**Exercises to complete:**
(a) Update the stretch from "Each of the" through "as it stands?" in the abstract on variant graph interfaces, replacing "variant graph" with "collation graph".
(b) List every author-and-year reference cited in the abstract on variant graph interfaces.

**Page excerpt:**
%%

An Interactive Interface for Text Variant Graph Models

July 18, 2013, 10:30 | Short Paper, Embassy Regents F

In the last three years there has been an increasing adoption of the variant graph as a suitable computer-internal data model for textual variation in tools and applications such as NMerge (Schmidt & Colomb 2009), CollateX (Dekker & Middell 2011), and Stemmaweb (Andrews & Macé 2013). The variant graph model can be visualized easily and succinctly; these visualizations become for the text researcher the first interface through which to approach the particular similarities and differences in a given text. In this short paper we consider from the theoretical perspective some hermeneutic risks inherent in the static visualization most commonly used at present, when the interface stands between the scholar and the data model (whether produced by a collation tool such as CollateX or NMerge, or generated from a published critical apparatus or text collation). The result of our application of the theory is the tool we present, meant to address these risks in part. Implemented in JavaScript [1] , the tool allows the user to interact with and modify the model of a particular text from within the browser window. By doing so the scholar can move beyond the 'black box' nature of visualizations produced by analysis tools and test alternate hypotheses for understanding a text.

Most visualizations of data analysis results are by their nature static, and the variant graph has so far been no exception. A typical example of a variant graph visualization is given in Figure 1, which shows part of a collation result of a line of text obtained from CollateX. (Example adapted from the prologue of the Canterbury Tales (Solopova, 2000; Robinson 2000).):

Figure 1:
Partial collation of a line of text of the Canterbury Tales' prologue.

Each of the manuscript witnesses A, B, and C takes a single path through the possible readings, indicating the version of the text that appears in the witness itself. The variant graph is a compelling and concise means by which we can display the phenomenon of text variation. However, from the given example it is clear that there remains room for further interpretation: should spelling variants such as 'teh' and 'the' always be represented as having equal impact on the text with transpositions such as the one between 'drought' and 'march'? Does the alignment of witness C's 'teh rood' make sense as it stands?

The initial model is thus not entirely satisfactory; there is a clear need for the scholar to express more information or to express the variation more exactly. As long as the graph remains static, our example reflects a general danger inherent to visualizations of digital models of humanities data. An interface is meant to make an internal computer model tractable to a user, but paradoxically it also imposes a barrier: it most literally stands between the user and the model. The user can not change the model; he or she can basically only inspect it insofar as the interface visualizes it. In this sense the interface becomes a display practice enforcing one-way communication (Rijcke & Beaulieu 2011). The extent to which a visualization is interactive and alterable will consequently have an inverse relationship to the impression of finality or correctness that the user will come away with. A high degree of interactivity arguably conveys an impression of interpretability and malleability of the data and results visualized. In contrast, a static visualization produced by a computer tool carries with it an aura of correctness or immutability — even if it is not the only such visualization. If the scholar/user is unable easily to interact dynamically with the model, or even to modify it, then the danger arises that the visualization as posited by the computer analysis will be regarded uncritically and accorded a problematic or even false authority.

%%

Stored entries:

%%

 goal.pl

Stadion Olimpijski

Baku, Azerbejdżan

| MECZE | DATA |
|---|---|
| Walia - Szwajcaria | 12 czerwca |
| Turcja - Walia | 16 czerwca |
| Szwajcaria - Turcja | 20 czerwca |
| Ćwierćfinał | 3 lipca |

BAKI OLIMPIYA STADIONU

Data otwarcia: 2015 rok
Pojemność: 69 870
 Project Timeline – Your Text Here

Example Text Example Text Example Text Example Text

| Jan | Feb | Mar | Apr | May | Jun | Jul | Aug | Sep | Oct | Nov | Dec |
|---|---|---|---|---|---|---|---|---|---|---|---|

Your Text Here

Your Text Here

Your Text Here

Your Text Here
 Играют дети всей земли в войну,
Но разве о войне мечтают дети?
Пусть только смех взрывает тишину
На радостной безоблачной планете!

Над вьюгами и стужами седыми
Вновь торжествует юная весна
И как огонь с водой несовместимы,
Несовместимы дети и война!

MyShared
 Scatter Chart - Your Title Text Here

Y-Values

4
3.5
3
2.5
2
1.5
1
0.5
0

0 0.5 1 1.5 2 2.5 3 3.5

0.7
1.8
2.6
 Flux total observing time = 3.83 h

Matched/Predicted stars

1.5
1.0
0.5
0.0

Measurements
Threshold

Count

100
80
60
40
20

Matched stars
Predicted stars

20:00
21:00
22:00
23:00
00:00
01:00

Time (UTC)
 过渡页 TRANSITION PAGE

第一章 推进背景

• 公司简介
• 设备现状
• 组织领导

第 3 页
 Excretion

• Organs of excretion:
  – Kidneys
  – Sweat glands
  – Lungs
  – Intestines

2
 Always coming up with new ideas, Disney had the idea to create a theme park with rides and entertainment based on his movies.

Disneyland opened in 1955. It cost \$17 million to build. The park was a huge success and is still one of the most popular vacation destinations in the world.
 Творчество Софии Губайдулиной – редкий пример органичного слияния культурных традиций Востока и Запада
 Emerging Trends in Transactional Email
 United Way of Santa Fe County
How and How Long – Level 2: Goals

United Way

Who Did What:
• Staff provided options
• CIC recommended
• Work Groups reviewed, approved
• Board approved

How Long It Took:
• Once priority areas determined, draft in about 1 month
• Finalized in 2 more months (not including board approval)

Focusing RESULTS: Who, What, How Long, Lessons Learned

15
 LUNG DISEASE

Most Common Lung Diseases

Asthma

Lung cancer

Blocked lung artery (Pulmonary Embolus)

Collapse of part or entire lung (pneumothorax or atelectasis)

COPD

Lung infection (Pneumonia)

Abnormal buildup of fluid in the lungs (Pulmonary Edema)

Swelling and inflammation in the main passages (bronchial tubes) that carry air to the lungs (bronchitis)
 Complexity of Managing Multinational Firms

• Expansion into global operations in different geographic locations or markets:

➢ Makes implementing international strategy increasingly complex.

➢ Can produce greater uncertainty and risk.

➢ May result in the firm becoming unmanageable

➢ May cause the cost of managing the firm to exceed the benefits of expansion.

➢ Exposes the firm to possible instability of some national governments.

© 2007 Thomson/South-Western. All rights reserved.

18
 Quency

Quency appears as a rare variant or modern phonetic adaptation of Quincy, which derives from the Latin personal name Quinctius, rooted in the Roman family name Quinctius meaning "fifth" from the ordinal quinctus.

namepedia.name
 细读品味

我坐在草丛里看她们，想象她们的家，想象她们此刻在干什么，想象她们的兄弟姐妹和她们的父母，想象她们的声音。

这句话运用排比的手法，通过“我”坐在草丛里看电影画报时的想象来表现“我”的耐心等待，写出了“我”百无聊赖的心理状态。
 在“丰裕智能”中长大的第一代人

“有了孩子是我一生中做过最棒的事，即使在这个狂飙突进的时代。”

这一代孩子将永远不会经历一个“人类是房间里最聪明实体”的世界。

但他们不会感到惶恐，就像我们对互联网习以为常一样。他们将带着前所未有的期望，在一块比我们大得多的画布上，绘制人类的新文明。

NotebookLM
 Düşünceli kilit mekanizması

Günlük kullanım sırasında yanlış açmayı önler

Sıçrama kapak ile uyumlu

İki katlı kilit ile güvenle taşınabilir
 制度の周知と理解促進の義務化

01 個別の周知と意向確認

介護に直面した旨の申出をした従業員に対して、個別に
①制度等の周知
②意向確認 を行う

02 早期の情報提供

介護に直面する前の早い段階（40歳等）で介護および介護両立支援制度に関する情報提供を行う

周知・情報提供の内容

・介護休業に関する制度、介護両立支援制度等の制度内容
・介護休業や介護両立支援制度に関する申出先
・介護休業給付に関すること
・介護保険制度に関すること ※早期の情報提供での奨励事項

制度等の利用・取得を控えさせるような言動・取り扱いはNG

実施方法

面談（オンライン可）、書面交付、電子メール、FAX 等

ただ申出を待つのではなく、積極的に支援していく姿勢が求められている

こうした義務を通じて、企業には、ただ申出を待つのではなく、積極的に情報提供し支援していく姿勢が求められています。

%%

**Task-by-task results:**
(a)
Each of the manuscript witnesses A, B, and C takes a single path through the possible readings, indicating the version of the text that appears in the witness itself. The collation graph is a compelling and concise means by which we can display the phenomenon of text variation. However, from the given example it is clear that there remains room for further interpretation: should spelling variants such as 'teh' and 'the' always be represented as having equal impact on the text with transpositions such as the one between 'drought' and 'march'? Does the alignment of witness C's 'teh rood' make sense as it stands?

(b)
- Schmidt & Colomb 2009
- Dekker & Middell 2011
- Andrews & Macé 2013
- Solopova, 2000
- Robinson 2000
- Rijcke & Beaulieu 2011